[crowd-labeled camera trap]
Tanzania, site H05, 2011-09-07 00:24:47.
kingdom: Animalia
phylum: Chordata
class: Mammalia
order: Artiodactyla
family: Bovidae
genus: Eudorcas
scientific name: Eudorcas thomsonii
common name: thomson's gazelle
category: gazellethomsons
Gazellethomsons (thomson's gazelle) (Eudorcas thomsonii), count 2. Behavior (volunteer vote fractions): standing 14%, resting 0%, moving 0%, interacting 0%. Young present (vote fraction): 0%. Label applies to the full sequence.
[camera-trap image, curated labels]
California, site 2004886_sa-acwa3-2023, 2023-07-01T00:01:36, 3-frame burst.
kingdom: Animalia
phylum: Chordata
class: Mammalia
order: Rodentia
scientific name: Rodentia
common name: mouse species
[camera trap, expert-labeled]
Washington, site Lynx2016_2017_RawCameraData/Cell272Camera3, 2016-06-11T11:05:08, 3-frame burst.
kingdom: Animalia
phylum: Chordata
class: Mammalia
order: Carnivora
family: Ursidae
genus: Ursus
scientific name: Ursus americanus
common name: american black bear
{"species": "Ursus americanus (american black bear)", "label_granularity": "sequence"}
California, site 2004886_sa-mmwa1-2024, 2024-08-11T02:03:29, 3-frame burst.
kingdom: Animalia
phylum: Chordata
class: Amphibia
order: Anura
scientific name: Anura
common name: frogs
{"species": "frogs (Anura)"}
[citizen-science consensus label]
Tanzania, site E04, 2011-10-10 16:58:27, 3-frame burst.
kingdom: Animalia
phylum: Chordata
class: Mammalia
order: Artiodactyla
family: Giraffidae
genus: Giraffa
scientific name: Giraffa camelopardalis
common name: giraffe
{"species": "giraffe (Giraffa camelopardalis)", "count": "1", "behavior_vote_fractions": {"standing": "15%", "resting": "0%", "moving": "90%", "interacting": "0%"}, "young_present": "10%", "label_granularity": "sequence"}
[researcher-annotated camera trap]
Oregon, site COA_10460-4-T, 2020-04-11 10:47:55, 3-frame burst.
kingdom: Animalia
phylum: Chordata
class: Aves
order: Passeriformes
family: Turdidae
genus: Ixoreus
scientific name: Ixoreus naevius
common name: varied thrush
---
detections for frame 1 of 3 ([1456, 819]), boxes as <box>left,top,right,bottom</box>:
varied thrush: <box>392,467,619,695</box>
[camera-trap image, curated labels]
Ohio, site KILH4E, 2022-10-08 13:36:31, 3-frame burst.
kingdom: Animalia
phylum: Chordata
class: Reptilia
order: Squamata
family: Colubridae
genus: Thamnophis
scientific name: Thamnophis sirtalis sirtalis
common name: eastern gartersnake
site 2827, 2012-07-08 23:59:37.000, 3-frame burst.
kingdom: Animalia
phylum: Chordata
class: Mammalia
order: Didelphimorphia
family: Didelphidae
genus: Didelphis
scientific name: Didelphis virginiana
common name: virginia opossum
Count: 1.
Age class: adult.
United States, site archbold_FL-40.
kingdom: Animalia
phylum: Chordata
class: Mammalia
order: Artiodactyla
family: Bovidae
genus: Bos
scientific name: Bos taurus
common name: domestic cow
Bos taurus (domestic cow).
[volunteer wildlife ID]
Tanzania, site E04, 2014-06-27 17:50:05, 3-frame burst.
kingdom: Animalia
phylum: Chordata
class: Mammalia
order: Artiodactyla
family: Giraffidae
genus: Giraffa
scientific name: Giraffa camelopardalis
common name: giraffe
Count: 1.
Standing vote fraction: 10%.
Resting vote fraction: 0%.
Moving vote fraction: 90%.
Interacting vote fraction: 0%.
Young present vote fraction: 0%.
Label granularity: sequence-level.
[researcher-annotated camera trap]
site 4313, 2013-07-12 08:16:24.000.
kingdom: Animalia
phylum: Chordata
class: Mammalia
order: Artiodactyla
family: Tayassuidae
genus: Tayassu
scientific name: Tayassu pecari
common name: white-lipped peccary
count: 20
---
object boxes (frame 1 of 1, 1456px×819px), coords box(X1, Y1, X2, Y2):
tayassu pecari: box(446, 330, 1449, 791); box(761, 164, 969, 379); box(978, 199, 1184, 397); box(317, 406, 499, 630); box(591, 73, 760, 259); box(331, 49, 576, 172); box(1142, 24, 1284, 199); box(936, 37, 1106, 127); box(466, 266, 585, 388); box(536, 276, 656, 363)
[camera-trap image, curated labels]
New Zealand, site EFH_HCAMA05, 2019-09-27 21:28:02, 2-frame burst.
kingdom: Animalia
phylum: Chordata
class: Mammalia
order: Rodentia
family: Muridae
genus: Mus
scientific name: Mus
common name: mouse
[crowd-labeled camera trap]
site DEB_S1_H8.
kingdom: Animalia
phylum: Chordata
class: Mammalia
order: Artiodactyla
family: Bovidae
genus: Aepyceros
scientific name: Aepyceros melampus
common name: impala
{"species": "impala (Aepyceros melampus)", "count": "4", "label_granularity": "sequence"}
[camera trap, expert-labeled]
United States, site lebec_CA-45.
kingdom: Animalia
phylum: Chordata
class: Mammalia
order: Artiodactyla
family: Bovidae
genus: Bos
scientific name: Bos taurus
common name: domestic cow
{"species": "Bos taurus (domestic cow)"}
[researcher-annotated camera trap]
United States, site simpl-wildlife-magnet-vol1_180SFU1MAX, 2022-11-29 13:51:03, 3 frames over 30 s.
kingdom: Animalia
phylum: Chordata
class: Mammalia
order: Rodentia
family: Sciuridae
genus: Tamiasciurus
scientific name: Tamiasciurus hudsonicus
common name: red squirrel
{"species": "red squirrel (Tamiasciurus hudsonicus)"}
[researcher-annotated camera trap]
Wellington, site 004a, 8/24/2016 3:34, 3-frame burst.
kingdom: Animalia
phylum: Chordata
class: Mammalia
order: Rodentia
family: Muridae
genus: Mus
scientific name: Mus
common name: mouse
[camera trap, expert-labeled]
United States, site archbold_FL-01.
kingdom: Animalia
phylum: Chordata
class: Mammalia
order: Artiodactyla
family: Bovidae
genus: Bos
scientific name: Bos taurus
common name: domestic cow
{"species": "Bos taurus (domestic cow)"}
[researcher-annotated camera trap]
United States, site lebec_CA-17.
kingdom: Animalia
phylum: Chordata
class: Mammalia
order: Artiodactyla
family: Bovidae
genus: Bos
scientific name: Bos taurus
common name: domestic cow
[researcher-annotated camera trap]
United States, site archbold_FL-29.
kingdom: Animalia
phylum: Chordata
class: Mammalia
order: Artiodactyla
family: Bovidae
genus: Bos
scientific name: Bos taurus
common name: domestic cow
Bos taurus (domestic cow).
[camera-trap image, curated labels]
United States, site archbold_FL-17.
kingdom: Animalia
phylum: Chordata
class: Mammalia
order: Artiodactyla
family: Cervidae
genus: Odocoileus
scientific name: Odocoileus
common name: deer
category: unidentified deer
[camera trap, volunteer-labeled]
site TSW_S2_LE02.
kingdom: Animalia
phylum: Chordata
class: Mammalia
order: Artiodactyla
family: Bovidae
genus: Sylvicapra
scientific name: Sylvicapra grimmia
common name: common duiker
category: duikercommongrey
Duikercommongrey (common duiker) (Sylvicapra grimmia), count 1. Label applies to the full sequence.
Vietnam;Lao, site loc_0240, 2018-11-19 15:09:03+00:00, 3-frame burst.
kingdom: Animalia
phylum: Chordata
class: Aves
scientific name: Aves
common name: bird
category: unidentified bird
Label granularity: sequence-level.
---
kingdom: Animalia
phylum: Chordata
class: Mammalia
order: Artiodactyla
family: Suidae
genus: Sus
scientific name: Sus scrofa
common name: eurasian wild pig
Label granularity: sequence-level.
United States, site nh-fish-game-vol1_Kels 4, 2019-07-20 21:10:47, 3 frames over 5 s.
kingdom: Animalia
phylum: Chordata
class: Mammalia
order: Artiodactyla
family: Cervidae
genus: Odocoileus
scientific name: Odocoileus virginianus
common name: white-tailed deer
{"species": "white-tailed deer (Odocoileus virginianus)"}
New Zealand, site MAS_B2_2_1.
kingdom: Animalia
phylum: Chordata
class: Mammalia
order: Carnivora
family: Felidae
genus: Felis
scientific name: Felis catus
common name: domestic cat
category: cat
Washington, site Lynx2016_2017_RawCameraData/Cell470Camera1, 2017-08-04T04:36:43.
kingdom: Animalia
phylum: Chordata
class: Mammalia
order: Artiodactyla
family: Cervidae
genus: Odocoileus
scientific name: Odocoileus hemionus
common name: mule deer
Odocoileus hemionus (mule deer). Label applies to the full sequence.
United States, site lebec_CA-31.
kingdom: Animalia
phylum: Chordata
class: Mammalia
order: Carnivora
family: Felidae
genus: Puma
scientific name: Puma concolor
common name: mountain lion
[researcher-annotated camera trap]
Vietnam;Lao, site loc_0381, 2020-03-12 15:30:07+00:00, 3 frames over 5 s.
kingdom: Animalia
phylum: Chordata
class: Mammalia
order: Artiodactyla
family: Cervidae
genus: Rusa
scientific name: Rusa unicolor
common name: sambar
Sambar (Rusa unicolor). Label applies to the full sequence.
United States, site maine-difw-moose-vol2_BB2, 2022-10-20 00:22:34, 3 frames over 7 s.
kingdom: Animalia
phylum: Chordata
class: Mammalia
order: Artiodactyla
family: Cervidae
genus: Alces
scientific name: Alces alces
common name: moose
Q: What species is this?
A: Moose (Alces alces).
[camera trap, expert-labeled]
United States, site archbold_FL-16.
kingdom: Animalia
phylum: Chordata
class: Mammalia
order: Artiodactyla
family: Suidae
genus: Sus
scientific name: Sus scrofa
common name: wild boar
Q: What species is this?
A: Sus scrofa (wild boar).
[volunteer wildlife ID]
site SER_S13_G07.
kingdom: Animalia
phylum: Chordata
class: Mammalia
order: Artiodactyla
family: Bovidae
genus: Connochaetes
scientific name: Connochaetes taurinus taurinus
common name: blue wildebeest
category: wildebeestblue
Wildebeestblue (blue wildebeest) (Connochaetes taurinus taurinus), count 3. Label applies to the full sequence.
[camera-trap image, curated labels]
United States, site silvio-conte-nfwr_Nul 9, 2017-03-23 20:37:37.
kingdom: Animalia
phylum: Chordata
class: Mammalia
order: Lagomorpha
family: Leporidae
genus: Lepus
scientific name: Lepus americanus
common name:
■ ■ ■ ■
= EXERCISE PROMPT =
State how many lines in the entries above hold the word "California", with no further text.

= RESPONSE TO THE EXERCISE =
2